A group of formerly jailed Chinese dissidents filed a lawsuit against Yahoo Tuesday in D.C. District Court accusing the Internet 1.0 giant of “willfully turning a blind eye” while the manager of a relief fund the company created following a settlement misappropriated more than $17 million (via Gizmodo).
In 2002, Yahoo complied with a request from the Chinese government to provide personal information about two Yahoo users, who were subsequently “brutally imprisoned” for 10 years for crimes against the state. The two dissidents and their families sued Yahoo, which was settled in 2007.

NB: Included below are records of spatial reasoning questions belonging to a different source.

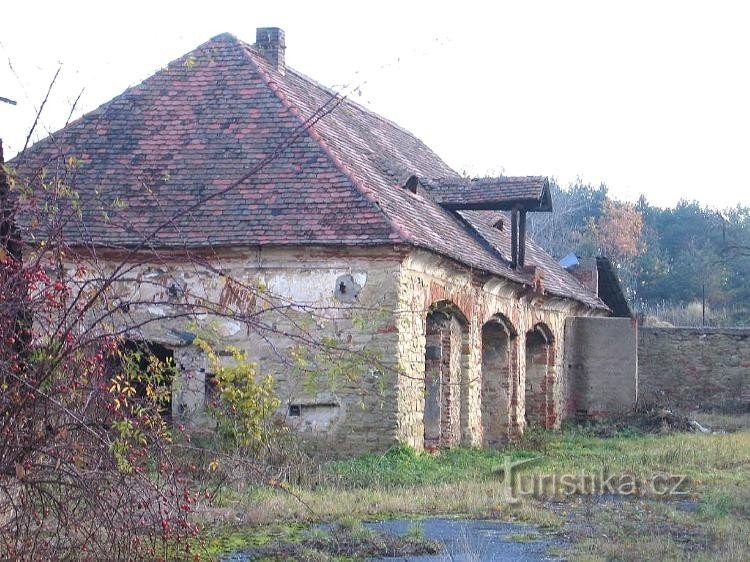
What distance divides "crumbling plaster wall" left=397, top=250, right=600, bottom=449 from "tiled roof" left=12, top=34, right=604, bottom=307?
379 millimetres

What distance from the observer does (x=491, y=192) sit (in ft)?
53.9

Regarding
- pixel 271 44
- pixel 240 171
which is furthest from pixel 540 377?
pixel 240 171

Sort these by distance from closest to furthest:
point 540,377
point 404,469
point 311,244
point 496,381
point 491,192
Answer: point 404,469, point 311,244, point 491,192, point 496,381, point 540,377

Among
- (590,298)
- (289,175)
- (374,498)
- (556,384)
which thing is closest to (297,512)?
(374,498)

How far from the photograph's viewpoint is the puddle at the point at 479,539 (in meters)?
7.91

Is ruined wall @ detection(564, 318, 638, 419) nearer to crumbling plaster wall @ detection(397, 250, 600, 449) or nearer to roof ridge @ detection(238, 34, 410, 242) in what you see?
crumbling plaster wall @ detection(397, 250, 600, 449)

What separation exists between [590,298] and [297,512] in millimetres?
15047

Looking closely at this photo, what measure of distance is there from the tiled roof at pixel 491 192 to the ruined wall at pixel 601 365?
4836 mm

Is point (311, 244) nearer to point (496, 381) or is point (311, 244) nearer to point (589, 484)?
point (589, 484)

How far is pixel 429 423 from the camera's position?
15047 millimetres

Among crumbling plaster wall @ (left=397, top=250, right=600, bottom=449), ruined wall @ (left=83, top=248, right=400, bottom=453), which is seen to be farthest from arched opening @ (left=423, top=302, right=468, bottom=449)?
ruined wall @ (left=83, top=248, right=400, bottom=453)

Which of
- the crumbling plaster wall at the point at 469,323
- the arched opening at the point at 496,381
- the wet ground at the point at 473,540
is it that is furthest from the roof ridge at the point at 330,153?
the arched opening at the point at 496,381

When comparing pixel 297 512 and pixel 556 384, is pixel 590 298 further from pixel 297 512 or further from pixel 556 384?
pixel 297 512

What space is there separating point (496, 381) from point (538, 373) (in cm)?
296
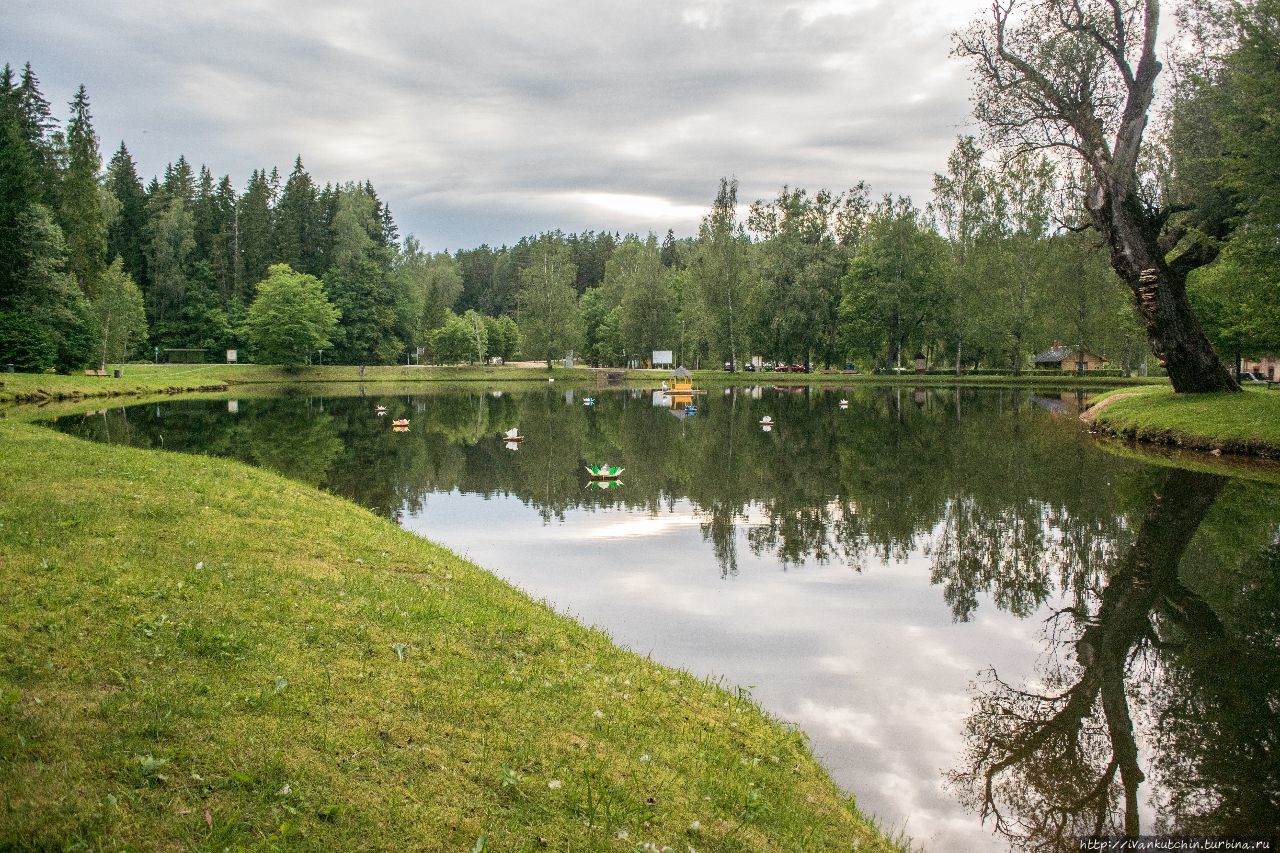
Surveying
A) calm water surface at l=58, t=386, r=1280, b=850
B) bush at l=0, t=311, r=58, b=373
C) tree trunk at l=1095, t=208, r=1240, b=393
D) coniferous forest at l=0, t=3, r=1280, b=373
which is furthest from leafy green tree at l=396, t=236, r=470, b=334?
tree trunk at l=1095, t=208, r=1240, b=393

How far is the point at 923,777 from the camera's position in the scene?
8.80 m

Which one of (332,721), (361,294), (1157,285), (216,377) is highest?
(361,294)

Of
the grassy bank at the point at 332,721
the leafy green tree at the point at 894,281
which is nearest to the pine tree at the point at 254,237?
the leafy green tree at the point at 894,281

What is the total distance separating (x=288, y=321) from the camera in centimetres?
9725

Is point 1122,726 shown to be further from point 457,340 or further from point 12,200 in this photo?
point 457,340

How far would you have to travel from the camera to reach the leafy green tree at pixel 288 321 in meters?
97.1

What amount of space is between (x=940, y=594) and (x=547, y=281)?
107036 millimetres

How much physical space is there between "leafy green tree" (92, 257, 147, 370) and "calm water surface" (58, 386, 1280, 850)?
1979 inches

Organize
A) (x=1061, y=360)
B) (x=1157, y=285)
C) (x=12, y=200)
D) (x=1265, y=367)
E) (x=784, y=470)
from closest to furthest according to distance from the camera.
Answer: (x=784, y=470) → (x=1157, y=285) → (x=12, y=200) → (x=1265, y=367) → (x=1061, y=360)

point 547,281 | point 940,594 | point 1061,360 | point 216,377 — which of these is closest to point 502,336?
point 547,281

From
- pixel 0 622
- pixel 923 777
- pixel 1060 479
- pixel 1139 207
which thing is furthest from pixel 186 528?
pixel 1139 207

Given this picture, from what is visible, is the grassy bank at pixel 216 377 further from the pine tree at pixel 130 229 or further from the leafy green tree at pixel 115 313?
the pine tree at pixel 130 229

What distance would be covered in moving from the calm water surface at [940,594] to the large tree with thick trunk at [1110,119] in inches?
302

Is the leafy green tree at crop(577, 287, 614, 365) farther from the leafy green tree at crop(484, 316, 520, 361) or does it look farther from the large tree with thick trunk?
the large tree with thick trunk
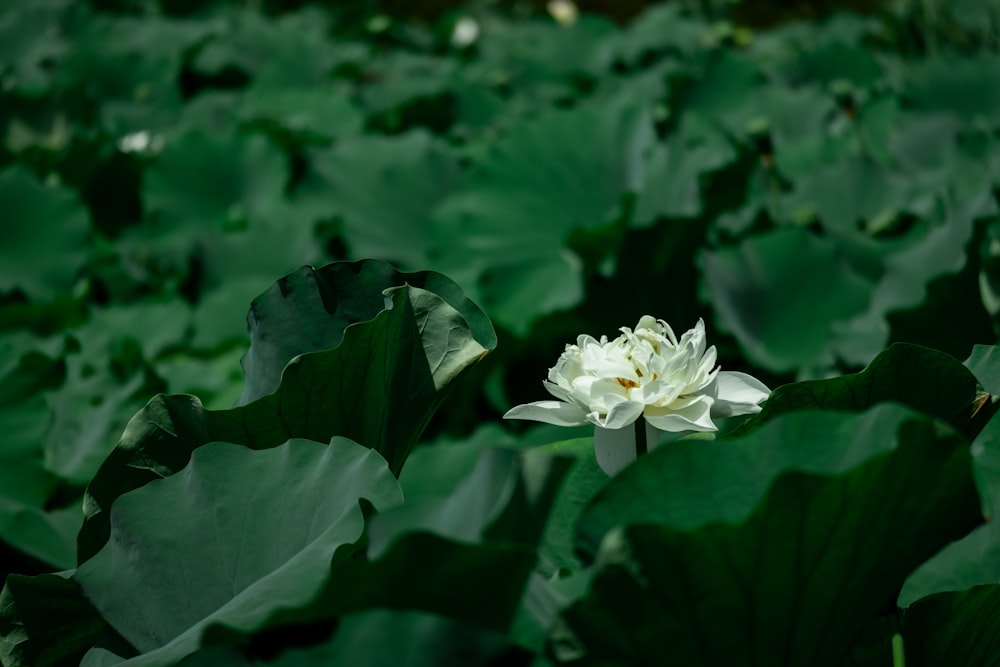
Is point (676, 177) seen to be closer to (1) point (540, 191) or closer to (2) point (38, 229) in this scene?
(1) point (540, 191)

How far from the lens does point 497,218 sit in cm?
217

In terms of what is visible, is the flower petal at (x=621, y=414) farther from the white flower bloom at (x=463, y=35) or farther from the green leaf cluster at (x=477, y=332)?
the white flower bloom at (x=463, y=35)

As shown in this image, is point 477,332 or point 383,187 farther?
point 383,187

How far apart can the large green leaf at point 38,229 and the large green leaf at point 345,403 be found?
137 cm

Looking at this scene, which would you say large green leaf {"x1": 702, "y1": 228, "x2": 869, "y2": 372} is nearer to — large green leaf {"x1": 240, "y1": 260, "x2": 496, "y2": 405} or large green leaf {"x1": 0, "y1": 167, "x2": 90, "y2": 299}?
large green leaf {"x1": 240, "y1": 260, "x2": 496, "y2": 405}

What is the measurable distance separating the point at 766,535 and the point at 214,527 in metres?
0.34

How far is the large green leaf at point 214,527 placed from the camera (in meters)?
0.67

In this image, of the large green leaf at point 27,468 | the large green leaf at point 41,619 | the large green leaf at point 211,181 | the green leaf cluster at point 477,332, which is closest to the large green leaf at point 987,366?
the green leaf cluster at point 477,332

As part of that settlement, Yahoo established the Yahoo Trust “to provide humanitarian assistance to Chinese political dissidents imprisoned for exercising their freedom of expression,” according to the complaint, seeding it with $17.3 million in funding. The suit claims that Yahoo appointed itself, employees Michael Callahan and Ron Bell, and Harry Wu to oversee the trust, with Wu installed as the fund’s manager. But instead of using the money for its intended purpose, the suit alleges, Wu and the Yahoo employees presided over a fund that spent $13 million on items including real estate and exorbitant staff salaries, and only about $700,000 to help dissidents.
“Unfortunately, because Yahoo, Callahan, Bell, Wu, and others were primarily concerned with using the Yahoo Trust to further their own interests, as opposed to the best interest of Trust beneficiaries, they totally abdicated their fiduciary responsibilities to those beneficiaries, including by willfully turning a blind eye to rampant self-dealing and by engaging in such self-dealing,” the complaint alleges. “As a result, a breathtaking majority of the Yahoo Trust corpus–upwards of $13 million–has been systematically and unlawfully depleted in less than 10 years on expenditures having nothing to do with providing humanitarian assistance to imprisoned Chinese dissidents.”
Yahoo was acquired by Verizon earlier this year, which folded the company, along with fellow early internet icon AOL, into a new entity called Oath.